A maior tragédia da história do futebol brasileiro também foi a primeira catástrofe do esporte na era das mídias antissociais, que desde terça-feira cumprem seu incomparável papel de conectar pessoas, divulgar iniciativas, tornar o mundo um lugar menor. O potencial da internet em termos de mobilização só não é mais assustador do que a noção de que é utilizado primordialmente pelas razões e com as intenções erradas.

Do arrepiante silêncio absoluto em Anfield e Old Trafford aos telões em arenas da NBA, passando pela torre Eiffel alviverde e pelas mensagens de clubes e personalidades do futebol, o tsunami de bondade e solidariedade fez da hashtag “forçachape” a mais utilizada no Twitter anteontem. No mundo. Sem falar nas atitudes do Atlético Nacional, o time que mais brilhou neste ano na América do Sul, jogando bonito também nos gestos de conforto a quem está perdido.

Os clubes brasileiros se organizaram por um pacote de suporte à Chapecoense, assistências mais duradouras às famílias dos jogadores que se foram estão em estudo, até um amistoso com o Torino – com quem o clube catarinense estará eternamente unido pela dor – pode acontecer, um dia, quando houver condições humanas e esportivas para que uma instituição devastada volte a mandar jogadores ao gramado. Ajuda, auxílio, fraternidade.

Mas houve quem não fosse capaz de se controlar por muito tempo. O Marco Polo que não viaja quer que a Chapecoense jogue, com juniores, se for necessário, na última rodada do Campeonato Brasileiro. Del Nero acha que uma violência dessa ordem pode se converter em homenagem. E Fernando Carvalho, dirigente do Internacional, pede compreensão com a “tragédia particular” de seu clube: a possibilidade de rebaixamento. Carvalho também pede desculpas.

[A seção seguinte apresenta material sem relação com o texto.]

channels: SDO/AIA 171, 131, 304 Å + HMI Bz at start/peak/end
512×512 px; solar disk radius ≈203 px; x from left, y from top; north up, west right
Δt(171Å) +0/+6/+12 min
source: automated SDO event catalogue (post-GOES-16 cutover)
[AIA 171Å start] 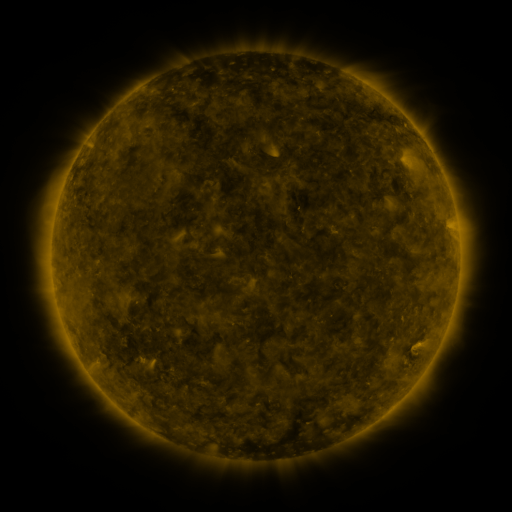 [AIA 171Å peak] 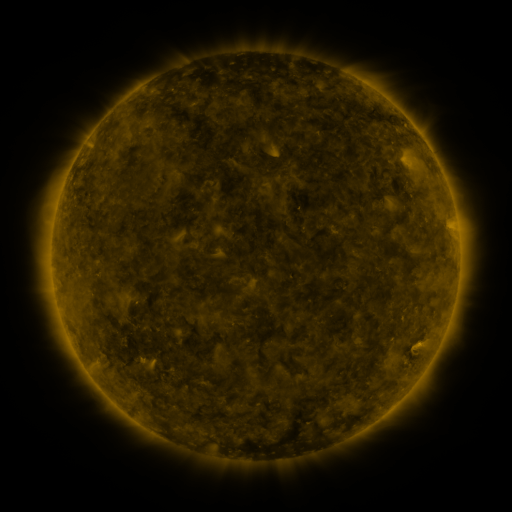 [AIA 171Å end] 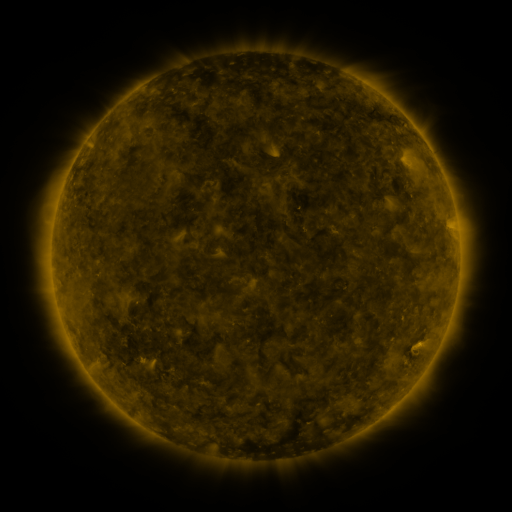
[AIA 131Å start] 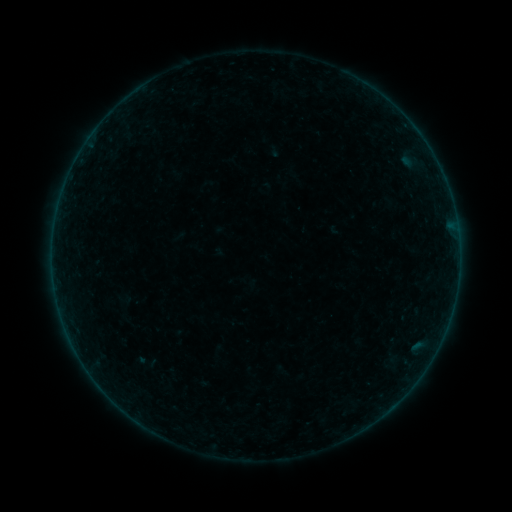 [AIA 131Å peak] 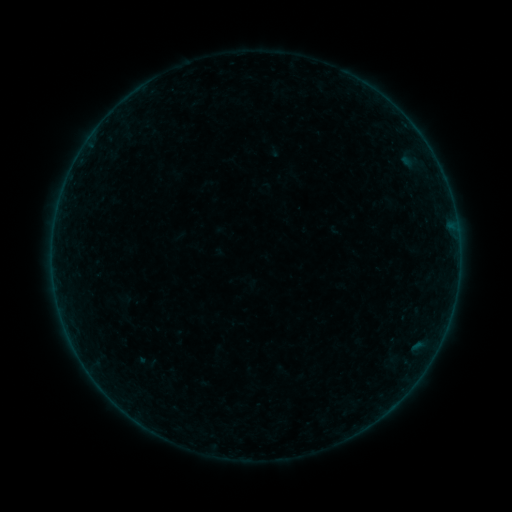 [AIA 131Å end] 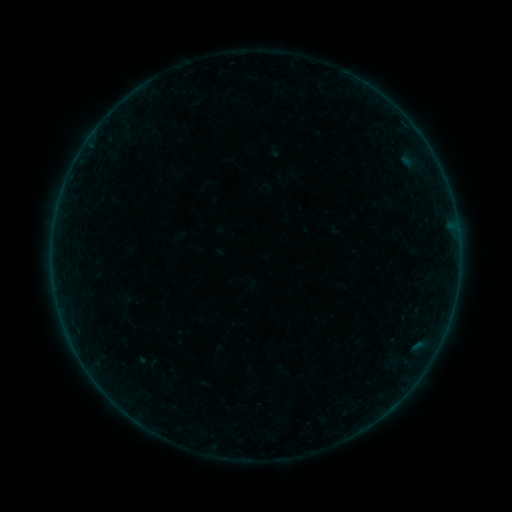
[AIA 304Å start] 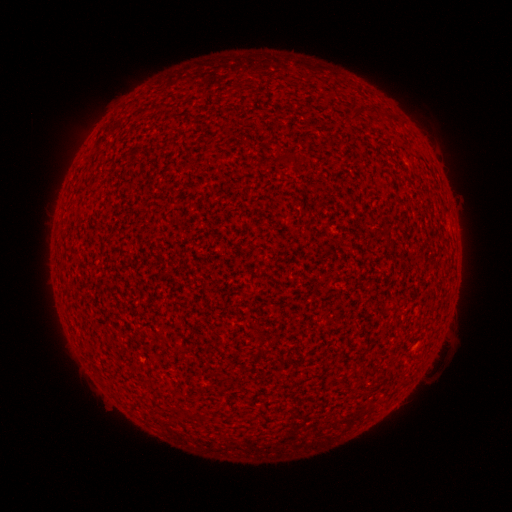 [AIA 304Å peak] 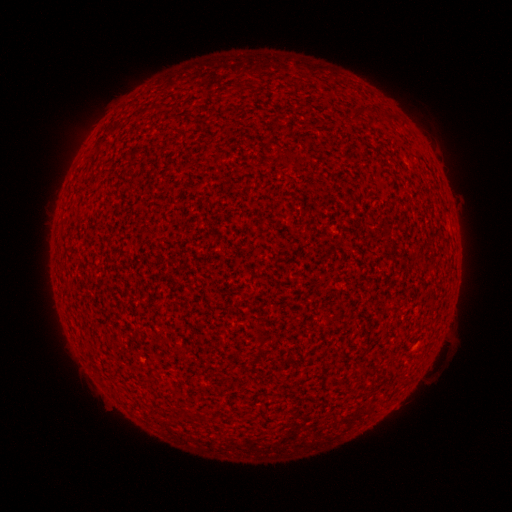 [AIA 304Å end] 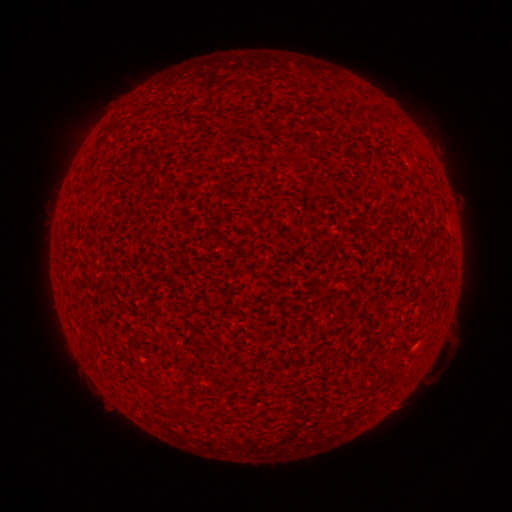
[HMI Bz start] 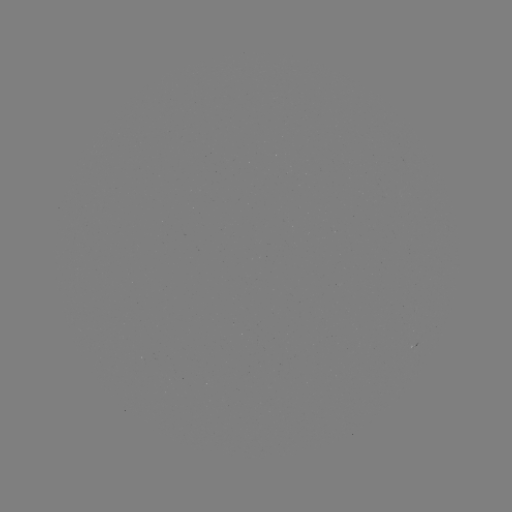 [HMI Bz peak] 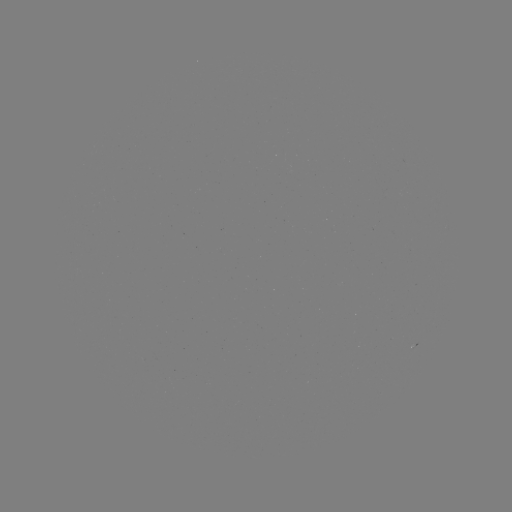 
no catalogued flare and no flagged EUV brightening in this window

O silêncio é respeito e oportunidade.

SÓ EM 2017

A não ser que deseje atuar no dia 11 de dezembro, a Chapecoense deveria ser dispensada da última rodada do Campeonato Brasileiro. Os pontos do jogo, por W.O., ficariam com o Atlético Mineiro, o que não causaria nenhuma alteração na classificação final. O velório dos jogadores deveria encerrar 2016 para a Arena Condá. O futebol fica para o ano que vem.

LIÇÃO

O avião que caiu em Medellín era um velho conhecido do futebol sul-americano, personagem de uma coleção de histórias, agora conhecidas, de sustos e “quase acidentes”. Além da clientela formada e da recomendação pela Conmebol, a aeronave contava com a superstição dos clubes. Catástrofes costumam reformar comportamentos. Que a segurança seja prioridade.